● SUPPLIED DATA
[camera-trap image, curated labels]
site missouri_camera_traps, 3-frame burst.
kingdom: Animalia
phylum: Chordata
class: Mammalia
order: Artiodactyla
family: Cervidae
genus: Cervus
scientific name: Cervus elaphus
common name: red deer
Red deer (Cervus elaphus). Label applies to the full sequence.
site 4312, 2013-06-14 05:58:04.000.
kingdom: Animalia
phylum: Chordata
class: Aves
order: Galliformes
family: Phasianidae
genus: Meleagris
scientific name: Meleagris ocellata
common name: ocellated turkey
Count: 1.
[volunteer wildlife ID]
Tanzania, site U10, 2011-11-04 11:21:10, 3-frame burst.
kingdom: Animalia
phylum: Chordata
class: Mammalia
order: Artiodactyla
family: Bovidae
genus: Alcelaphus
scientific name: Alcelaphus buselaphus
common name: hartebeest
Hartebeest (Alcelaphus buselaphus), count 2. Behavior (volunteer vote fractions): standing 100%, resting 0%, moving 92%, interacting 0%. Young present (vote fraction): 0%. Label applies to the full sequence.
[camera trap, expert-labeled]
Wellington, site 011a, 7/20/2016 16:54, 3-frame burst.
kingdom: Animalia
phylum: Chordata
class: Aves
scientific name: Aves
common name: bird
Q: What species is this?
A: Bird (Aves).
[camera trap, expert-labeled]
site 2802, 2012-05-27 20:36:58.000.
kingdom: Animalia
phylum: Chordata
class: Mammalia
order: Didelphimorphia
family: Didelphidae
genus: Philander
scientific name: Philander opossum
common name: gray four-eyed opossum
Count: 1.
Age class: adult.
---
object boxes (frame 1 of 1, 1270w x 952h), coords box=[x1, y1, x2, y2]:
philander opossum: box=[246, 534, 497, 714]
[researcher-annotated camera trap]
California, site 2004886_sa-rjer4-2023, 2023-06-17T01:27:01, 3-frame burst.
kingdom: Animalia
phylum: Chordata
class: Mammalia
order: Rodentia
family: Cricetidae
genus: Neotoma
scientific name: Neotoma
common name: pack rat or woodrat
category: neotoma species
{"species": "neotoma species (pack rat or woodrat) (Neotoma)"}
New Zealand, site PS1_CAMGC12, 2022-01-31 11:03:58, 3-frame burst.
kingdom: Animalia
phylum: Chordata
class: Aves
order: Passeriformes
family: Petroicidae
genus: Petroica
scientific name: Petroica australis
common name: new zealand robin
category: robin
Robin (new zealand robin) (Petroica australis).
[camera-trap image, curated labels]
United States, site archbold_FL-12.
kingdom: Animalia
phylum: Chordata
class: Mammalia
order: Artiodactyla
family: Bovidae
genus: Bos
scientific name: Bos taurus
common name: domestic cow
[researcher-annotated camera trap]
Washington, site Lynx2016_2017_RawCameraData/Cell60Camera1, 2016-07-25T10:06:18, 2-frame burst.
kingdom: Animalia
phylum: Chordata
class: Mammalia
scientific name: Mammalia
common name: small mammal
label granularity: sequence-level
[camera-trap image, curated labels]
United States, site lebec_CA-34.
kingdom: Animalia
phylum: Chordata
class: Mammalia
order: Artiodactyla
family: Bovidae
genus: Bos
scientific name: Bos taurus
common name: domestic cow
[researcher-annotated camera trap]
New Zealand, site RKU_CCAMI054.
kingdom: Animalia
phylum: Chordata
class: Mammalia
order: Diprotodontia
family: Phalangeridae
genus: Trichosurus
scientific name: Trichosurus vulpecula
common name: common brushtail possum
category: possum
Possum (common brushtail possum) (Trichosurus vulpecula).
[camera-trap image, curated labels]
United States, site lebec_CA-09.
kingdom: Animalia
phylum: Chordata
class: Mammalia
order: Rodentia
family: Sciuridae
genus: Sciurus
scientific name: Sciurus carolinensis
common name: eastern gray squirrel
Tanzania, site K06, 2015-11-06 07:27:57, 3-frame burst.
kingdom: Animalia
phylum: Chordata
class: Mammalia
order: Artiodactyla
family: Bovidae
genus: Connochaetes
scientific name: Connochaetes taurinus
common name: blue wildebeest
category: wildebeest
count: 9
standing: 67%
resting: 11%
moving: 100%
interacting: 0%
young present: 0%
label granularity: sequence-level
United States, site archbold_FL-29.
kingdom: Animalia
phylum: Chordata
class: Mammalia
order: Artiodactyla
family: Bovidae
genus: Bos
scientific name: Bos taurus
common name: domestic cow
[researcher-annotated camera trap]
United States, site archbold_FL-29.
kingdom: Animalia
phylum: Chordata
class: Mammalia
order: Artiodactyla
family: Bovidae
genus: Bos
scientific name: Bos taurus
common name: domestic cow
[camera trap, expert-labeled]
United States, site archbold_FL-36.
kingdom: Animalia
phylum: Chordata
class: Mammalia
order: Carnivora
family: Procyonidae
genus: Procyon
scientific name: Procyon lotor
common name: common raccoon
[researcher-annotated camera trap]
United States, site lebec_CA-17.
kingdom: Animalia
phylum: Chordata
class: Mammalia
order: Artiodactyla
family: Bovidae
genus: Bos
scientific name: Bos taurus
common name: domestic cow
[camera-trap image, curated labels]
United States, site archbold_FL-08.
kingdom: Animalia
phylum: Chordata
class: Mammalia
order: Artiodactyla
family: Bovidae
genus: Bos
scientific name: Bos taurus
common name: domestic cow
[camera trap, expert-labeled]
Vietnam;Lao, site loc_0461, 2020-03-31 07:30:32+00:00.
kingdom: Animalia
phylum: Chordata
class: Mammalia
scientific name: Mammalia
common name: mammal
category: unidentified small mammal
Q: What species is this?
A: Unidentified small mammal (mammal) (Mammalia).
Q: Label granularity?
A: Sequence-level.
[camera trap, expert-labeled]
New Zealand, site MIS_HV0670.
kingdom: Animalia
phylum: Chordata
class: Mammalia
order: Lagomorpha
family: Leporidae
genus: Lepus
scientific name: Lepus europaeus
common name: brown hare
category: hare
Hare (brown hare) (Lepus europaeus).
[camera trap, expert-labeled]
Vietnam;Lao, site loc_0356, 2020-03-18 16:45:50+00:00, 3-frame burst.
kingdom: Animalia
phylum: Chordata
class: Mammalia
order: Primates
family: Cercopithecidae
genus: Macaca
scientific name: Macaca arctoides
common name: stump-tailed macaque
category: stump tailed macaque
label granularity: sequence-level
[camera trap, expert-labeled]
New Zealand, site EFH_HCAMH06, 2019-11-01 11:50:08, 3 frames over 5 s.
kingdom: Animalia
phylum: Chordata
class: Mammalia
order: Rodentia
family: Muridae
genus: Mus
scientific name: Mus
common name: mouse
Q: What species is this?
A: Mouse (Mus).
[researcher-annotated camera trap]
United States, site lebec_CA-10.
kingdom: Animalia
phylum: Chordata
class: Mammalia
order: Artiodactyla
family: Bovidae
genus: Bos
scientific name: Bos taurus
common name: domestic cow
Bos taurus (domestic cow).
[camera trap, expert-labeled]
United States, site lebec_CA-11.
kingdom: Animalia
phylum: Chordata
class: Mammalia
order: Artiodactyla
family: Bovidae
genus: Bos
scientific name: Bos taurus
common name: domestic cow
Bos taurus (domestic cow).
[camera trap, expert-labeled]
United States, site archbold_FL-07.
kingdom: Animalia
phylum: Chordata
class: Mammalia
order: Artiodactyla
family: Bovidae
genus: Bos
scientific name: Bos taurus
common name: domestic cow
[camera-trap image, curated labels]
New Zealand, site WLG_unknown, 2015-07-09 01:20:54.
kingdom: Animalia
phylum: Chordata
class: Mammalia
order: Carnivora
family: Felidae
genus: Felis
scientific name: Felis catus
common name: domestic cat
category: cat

● PROBLEM REQUIREMENTS
Exactly reproduce the entries in their entirety.

● RESPONSE TO THIS TASK
[camera-trap image, curated labels]
site missouri_camera_traps, 3-frame burst.
kingdom: Animalia
phylum: Chordata
class: Mammalia
order: Artiodactyla
family: Cervidae
genus: Cervus
scientific name: Cervus elaphus
common name: red deer
Red deer (Cervus elaphus). Label applies to the full sequence.
site 4312, 2013-06-14 05:58:04.000.
kingdom: Animalia
phylum: Chordata
class: Aves
order: Galliformes
family: Phasianidae
genus: Meleagris
scientific name: Meleagris ocellata
common name: ocellated turkey
Count: 1.
[volunteer wildlife ID]
Tanzania, site U10, 2011-11-04 11:21:10, 3-frame burst.
kingdom: Animalia
phylum: Chordata
class: Mammalia
order: Artiodactyla
family: Bovidae
genus: Alcelaphus
scientific name: Alcelaphus buselaphus
common name: hartebeest
Hartebeest (Alcelaphus buselaphus), count 2. Behavior (volunteer vote fractions): standing 100%, resting 0%, moving 92%, interacting 0%. Young present (vote fraction): 0%. Label applies to the full sequence.
[camera trap, expert-labeled]
Wellington, site 011a, 7/20/2016 16:54, 3-frame burst.
kingdom: Animalia
phylum: Chordata
class: Aves
scientific name: Aves
common name: bird
Q: What species is this?
A: Bird (Aves).
[camera trap, expert-labeled]
site 2802, 2012-05-27 20:36:58.000.
kingdom: Animalia
phylum: Chordata
class: Mammalia
order: Didelphimorphia
family: Didelphidae
genus: Philander
scientific name: Philander opossum
common name: gray four-eyed opossum
Count: 1.
Age class: adult.
---
object boxes (frame 1 of 1, 1270w x 952h), coords box=[x1, y1, x2, y2]:
philander opossum: box=[246, 534, 497, 714]
[researcher-annotated camera trap]
California, site 2004886_sa-rjer4-2023, 2023-06-17T01:27:01, 3-frame burst.
kingdom: Animalia
phylum: Chordata
class: Mammalia
order: Rodentia
family: Cricetidae
genus: Neotoma
scientific name: Neotoma
common name: pack rat or woodrat
category: neotoma species
{"species": "neotoma species (pack rat or woodrat) (Neotoma)"}
New Zealand, site PS1_CAMGC12, 2022-01-31 11:03:58, 3-frame burst.
kingdom: Animalia
phylum: Chordata
class: Aves
order: Passeriformes
family: Petroicidae
genus: Petroica
scientific name: Petroica australis
common name: new zealand robin
category: robin
Robin (new zealand robin) (Petroica australis).
[camera-trap image, curated labels]
United States, site archbold_FL-12.
kingdom: Animalia
phylum: Chordata
class: Mammalia
order: Artiodactyla
family: Bovidae
genus: Bos
scientific name: Bos taurus
common name: domestic cow
[researcher-annotated camera trap]
Washington, site Lynx2016_2017_RawCameraData/Cell60Camera1, 2016-07-25T10:06:18, 2-frame burst.
kingdom: Animalia
phylum: Chordata
class: Mammalia
scientific name: Mammalia
common name: small mammal
label granularity: sequence-level
[camera-trap image, curated labels]
United States, site lebec_CA-34.
kingdom: Animalia
phylum: Chordata
class: Mammalia
order: Artiodactyla
family: Bovidae
genus: Bos
scientific name: Bos taurus
common name: domestic cow
[researcher-annotated camera trap]
New Zealand, site RKU_CCAMI054.
kingdom: Animalia
phylum: Chordata
class: Mammalia
order: Diprotodontia
family: Phalangeridae
genus: Trichosurus
scientific name: Trichosurus vulpecula
common name: common brushtail possum
category: possum
Possum (common brushtail possum) (Trichosurus vulpecula).
[camera-trap image, curated labels]
United States, site lebec_CA-09.
kingdom: Animalia
phylum: Chordata
class: Mammalia
order: Rodentia
family: Sciuridae
genus: Sciurus
scientific name: Sciurus carolinensis
common name: eastern gray squirrel
Tanzania, site K06, 2015-11-06 07:27:57, 3-frame burst.
kingdom: Animalia
phylum: Chordata
class: Mammalia
order: Artiodactyla
family: Bovidae
genus: Connochaetes
scientific name: Connochaetes taurinus
common name: blue wildebeest
category: wildebeest
count: 9
standing: 67%
resting: 11%
moving: 100%
interacting: 0%
young present: 0%
label granularity: sequence-level
United States, site archbold_FL-29.
kingdom: Animalia
phylum: Chordata
class: Mammalia
order: Artiodactyla
family: Bovidae
genus: Bos
scientific name: Bos taurus
common name: domestic cow
[researcher-annotated camera trap]
United States, site archbold_FL-29.
kingdom: Animalia
phylum: Chordata
class: Mammalia
order: Artiodactyla
family: Bovidae
genus: Bos
scientific name: Bos taurus
common name: domestic cow
[camera trap, expert-labeled]
United States, site archbold_FL-36.
kingdom: Animalia
phylum: Chordata
class: Mammalia
order: Carnivora
family: Procyonidae
genus: Procyon
scientific name: Procyon lotor
common name: common raccoon
[researcher-annotated camera trap]
United States, site lebec_CA-17.
kingdom: Animalia
phylum: Chordata
class: Mammalia
order: Artiodactyla
family: Bovidae
genus: Bos
scientific name: Bos taurus
common name: domestic cow
[camera-trap image, curated labels]
United States, site archbold_FL-08.
kingdom: Animalia
phylum: Chordata
class: Mammalia
order: Artiodactyla
family: Bovidae
genus: Bos
scientific name: Bos taurus
common name: domestic cow
[camera trap, expert-labeled]
Vietnam;Lao, site loc_0461, 2020-03-31 07:30:32+00:00.
kingdom: Animalia
phylum: Chordata
class: Mammalia
scientific name: Mammalia
common name: mammal
category: unidentified small mammal
Q: What species is this?
A: Unidentified small mammal (mammal) (Mammalia).
Q: Label granularity?
A: Sequence-level.
[camera trap, expert-labeled]
New Zealand, site MIS_HV0670.
kingdom: Animalia
phylum: Chordata
class: Mammalia
order: Lagomorpha
family: Leporidae
genus: Lepus
scientific name: Lepus europaeus
common name: brown hare
category: hare
Hare (brown hare) (Lepus europaeus).
[camera trap, expert-labeled]
Vietnam;Lao, site loc_0356, 2020-03-18 16:45:50+00:00, 3-frame burst.
kingdom: Animalia
phylum: Chordata
class: Mammalia
order: Primates
family: Cercopithecidae
genus: Macaca
scientific name: Macaca arctoides
common name: stump-tailed macaque
category: stump tailed macaque
label granularity: sequence-level
[camera trap, expert-labeled]
New Zealand, site EFH_HCAMH06, 2019-11-01 11:50:08, 3 frames over 5 s.
kingdom: Animalia
phylum: Chordata
class: Mammalia
order: Rodentia
family: Muridae
genus: Mus
scientific name: Mus
common name: mouse
Q: What species is this?
A: Mouse (Mus).
[researcher-annotated camera trap]
United States, site lebec_CA-10.
kingdom: Animalia
phylum: Chordata
class: Mammalia
order: Artiodactyla
family: Bovidae
genus: Bos
scientific name: Bos taurus
common name: domestic cow
Bos taurus (domestic cow).
[camera trap, expert-labeled]
United States, site lebec_CA-11.
kingdom: Animalia
phylum: Chordata
class: Mammalia
order: Artiodactyla
family: Bovidae
genus: Bos
scientific name: Bos taurus
common name: domestic cow
Bos taurus (domestic cow).
[camera trap, expert-labeled]
United States, site archbold_FL-07.
kingdom: Animalia
phylum: Chordata
class: Mammalia
order: Artiodactyla
family: Bovidae
genus: Bos
scientific name: Bos taurus
common name: domestic cow
[camera-trap image, curated labels]
New Zealand, site WLG_unknown, 2015-07-09 01:20:54.
kingdom: Animalia
phylum: Chordata
class: Mammalia
order: Carnivora
family: Felidae
genus: Felis
scientific name: Felis catus
common name: domestic cat
category: cat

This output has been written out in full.